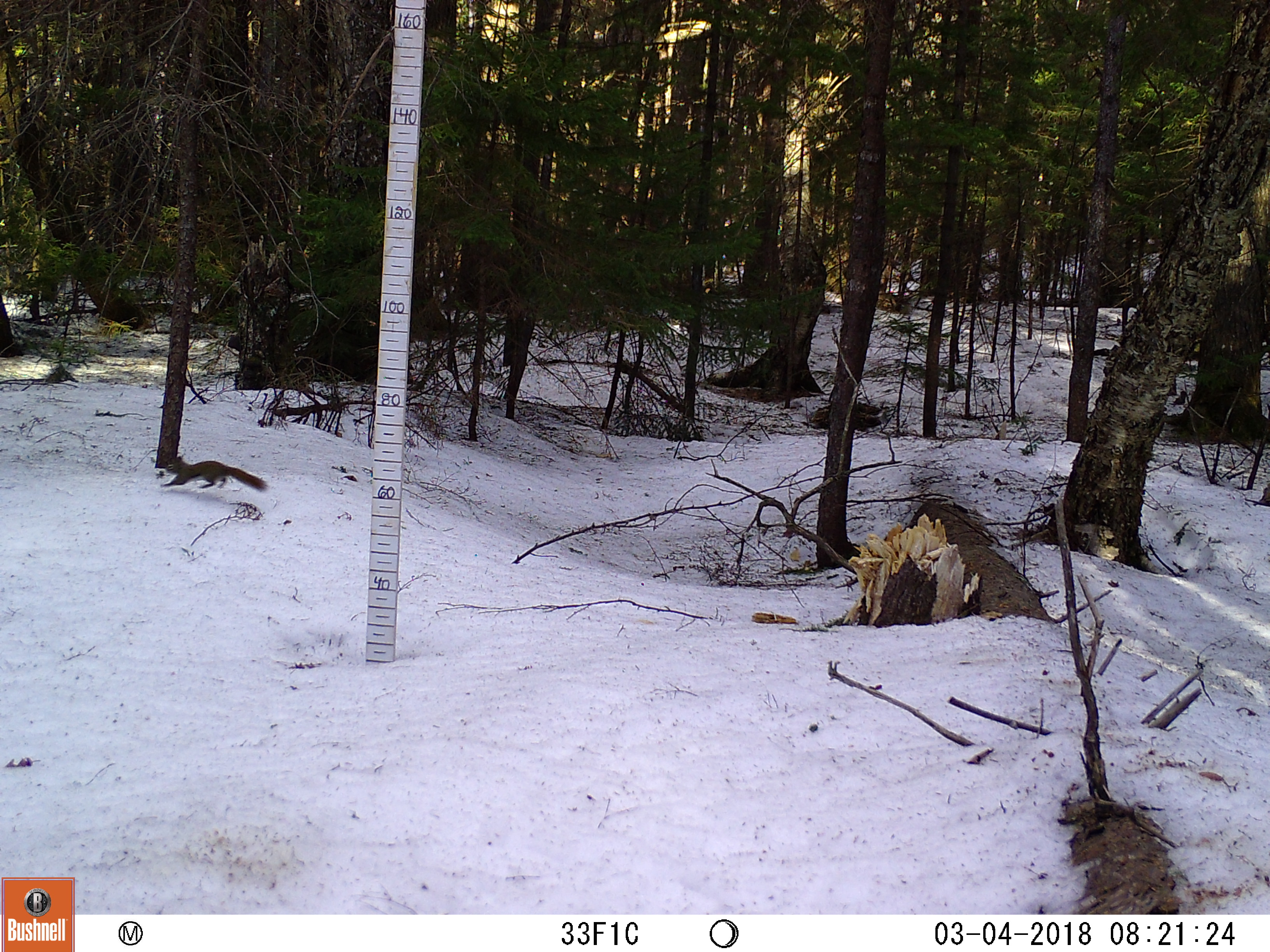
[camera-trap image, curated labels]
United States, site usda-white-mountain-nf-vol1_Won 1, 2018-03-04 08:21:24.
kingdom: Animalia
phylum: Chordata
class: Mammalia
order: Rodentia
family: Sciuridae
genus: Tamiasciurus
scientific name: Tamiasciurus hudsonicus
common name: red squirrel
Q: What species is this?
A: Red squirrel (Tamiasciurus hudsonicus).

• • • • • • •

▸ PROBLEM TO WORK ON
In transcribing the material above, reproduce each line exactly and include none of the pictures.

▸ EXERCISE RESPONSE
[camera-trap image, curated labels]
United States, site usda-white-mountain-nf-vol1_Won 1, 2018-03-04 08:21:24.
kingdom: Animalia
phylum: Chordata
class: Mammalia
order: Rodentia
family: Sciuridae
genus: Tamiasciurus
scientific name: Tamiasciurus hudsonicus
common name: red squirrel
Q: What species is this?
A: Red squirrel (Tamiasciurus hudsonicus).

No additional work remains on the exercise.